TASK LIST -
- 1) From the passage on legal scholarship and constitutional law, list the things that the widely distributed letter asked law professors to interpret.
- 2) In the passage on legal scholarship and constitutional law, what do the media and the public often rely on law professors to do?
- 3) Pick up the passage on legal scholarship and constitutional law after its final sentence and carry it forward.

PAGE TEXT -
%%
The flip side of the focus on grand theory and popular constitutionalism, of course, is a decline in doctrinal scholarship. Once the mainstay of legal scholarship, it is currently in disrepute. But if legal academics are not carefully examining constitutional doctrine--including how it plays out in the lower courts-then it is no wonder that we think the doctrine is in shambles. To the extent that constitutional adjudication is akin to common law adjudication, (7) we cannot expect constitutional doctrine to be immediately and transparently coherent. It should be our task as academics to create coherence out of the mass of cases, and to uncover and rectify judicial lapses. (8) Again, however, if legal scholars believe that constitutional adjudication is more about politics than about law, they will be unable even to envision sophisticated doctrinal scholarship.
Legal academics compound the problem--the second of my three accusations--by practicing what they preach. Law professors as a group have multiple opportunities to enhance the rule of law. The media and the public often rely on law professors to clarify and explain constitutional decisions, and legal academics also draft amicus briefs. But lately we have been squandering those opportunities by using them to advocate particular political viewpoints rather than to educate or elucidate.
Law professors publicly criticize judicial opinions as "activist" or "political" rather than critiquing them on the merits. A widely-distributed e-mail solicited law professors to sign-purportedly as experts--a letter interpreting an obscure clause of the Constitution, several even more obscure federal statutes, and "the laws of Florida," based solely on expertise acquired through "teaching and writing about the Constitution" generally. (9) Legal academics become "experts" quoted by the media through sound-bites and political punditry rather than through actual knowledge or thoughtful analysis. If constitutional law is just politics in disguise, then all this makes sense. But again, the more that legal academics manipulate law for political purposes, the more they encourage judges to do so.
%%
DATA EXCERPTS -
%%
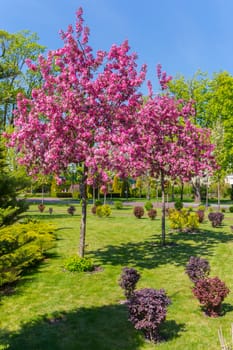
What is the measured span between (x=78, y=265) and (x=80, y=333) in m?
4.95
%%
%%
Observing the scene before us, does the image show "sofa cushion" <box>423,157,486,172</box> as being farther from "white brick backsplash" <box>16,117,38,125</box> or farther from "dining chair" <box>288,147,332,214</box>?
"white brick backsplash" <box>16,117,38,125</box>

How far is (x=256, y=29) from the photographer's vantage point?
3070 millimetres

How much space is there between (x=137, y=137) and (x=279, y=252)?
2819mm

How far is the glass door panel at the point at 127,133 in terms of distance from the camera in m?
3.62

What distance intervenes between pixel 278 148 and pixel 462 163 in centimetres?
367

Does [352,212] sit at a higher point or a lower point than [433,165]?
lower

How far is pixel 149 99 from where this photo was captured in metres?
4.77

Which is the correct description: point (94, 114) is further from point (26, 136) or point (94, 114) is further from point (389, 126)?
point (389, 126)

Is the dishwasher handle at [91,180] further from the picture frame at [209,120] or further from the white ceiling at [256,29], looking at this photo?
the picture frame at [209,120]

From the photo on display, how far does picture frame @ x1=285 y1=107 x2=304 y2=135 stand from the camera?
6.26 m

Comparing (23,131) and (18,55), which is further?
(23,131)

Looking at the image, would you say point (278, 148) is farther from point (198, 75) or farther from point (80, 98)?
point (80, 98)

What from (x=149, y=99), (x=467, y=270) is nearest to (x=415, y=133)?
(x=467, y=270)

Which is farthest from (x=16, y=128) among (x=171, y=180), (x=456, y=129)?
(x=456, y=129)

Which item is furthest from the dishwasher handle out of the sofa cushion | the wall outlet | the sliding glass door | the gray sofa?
%%
ANSWERS TO THE EXERCISE -
- 1)
- An obscure clause of the Constitution
- Several even more obscure federal statutes
- "The laws of Florida"

- 2) They rely on law professors to clarify and explain constitutional decisions.

- 3)
The third problem is that to the extent that we persuade our students that constitutional doctrine is political and therefore unprincipled, they will act on that belief as future lawyers, judges, elected officials, and citizens. This problem goes much deeper than simply teaching the legal realist or critical legal studies notion (now gradually taking over mainstream constitutional law) that the rule of law is really just the political preferences of the judges. The problem is built into the law school curriculum itself. By attempting to teach constitutional law in the first year, as so many law schools now do, we almost guarantee that students will be drawn to the cynical view.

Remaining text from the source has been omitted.